### PROBLEM DESCRIPTION
Restate exactly the lines below, from the one containing "Новый районный центр" through the final line, and leave out the pictures.

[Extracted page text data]
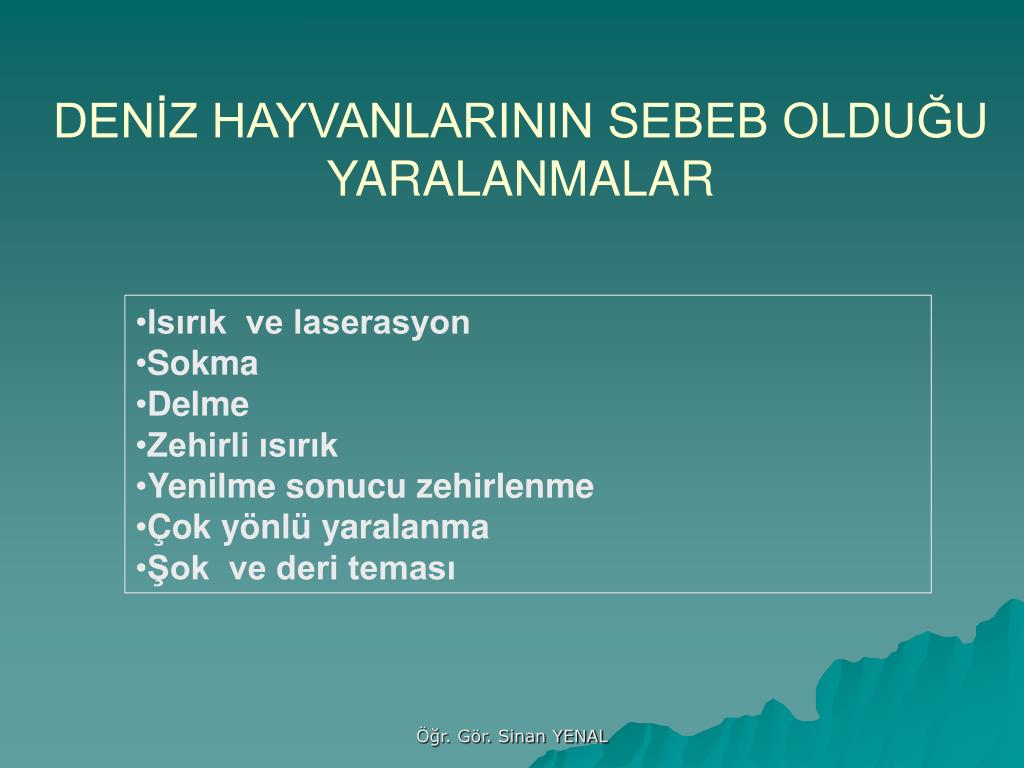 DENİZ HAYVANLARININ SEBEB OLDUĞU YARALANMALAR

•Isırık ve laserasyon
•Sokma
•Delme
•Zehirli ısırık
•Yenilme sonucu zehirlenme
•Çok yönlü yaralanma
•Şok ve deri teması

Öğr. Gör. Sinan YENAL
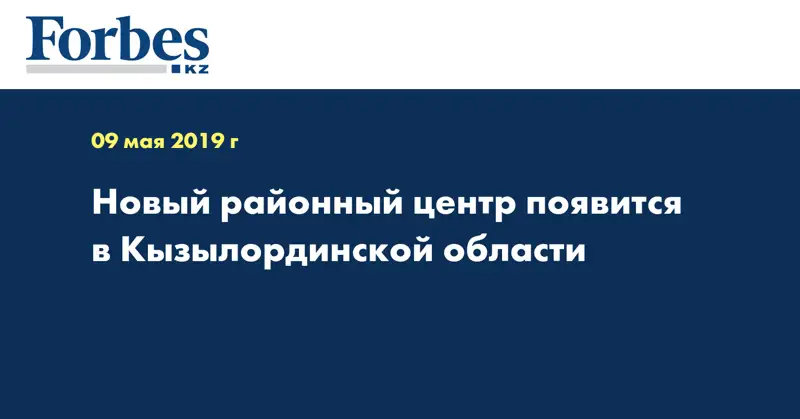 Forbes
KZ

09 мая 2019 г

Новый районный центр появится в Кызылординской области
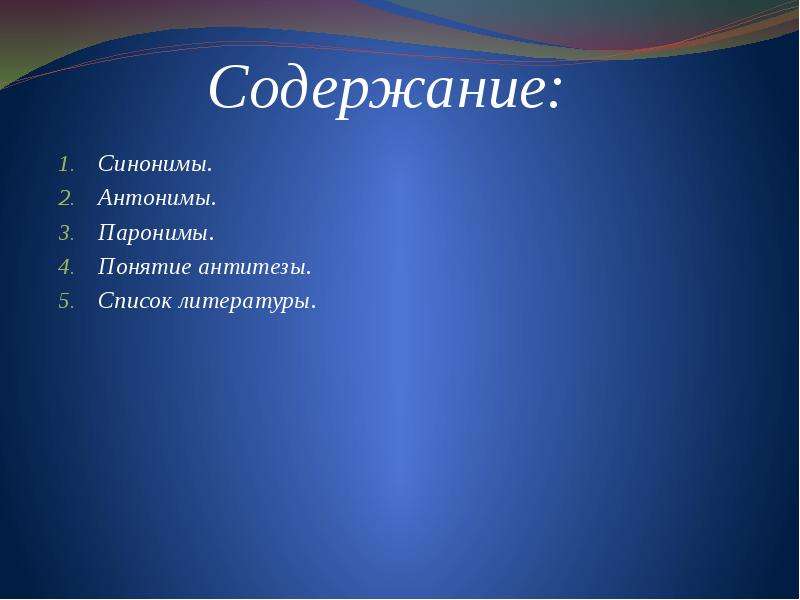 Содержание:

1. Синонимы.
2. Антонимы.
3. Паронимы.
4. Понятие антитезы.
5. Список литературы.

### TASK RESULT
Новый районный центр появится в Кызылординской области
 Содержание:

1. Синонимы.
2. Антонимы.
3. Паронимы.
4. Понятие антитезы.
5. Список литературы.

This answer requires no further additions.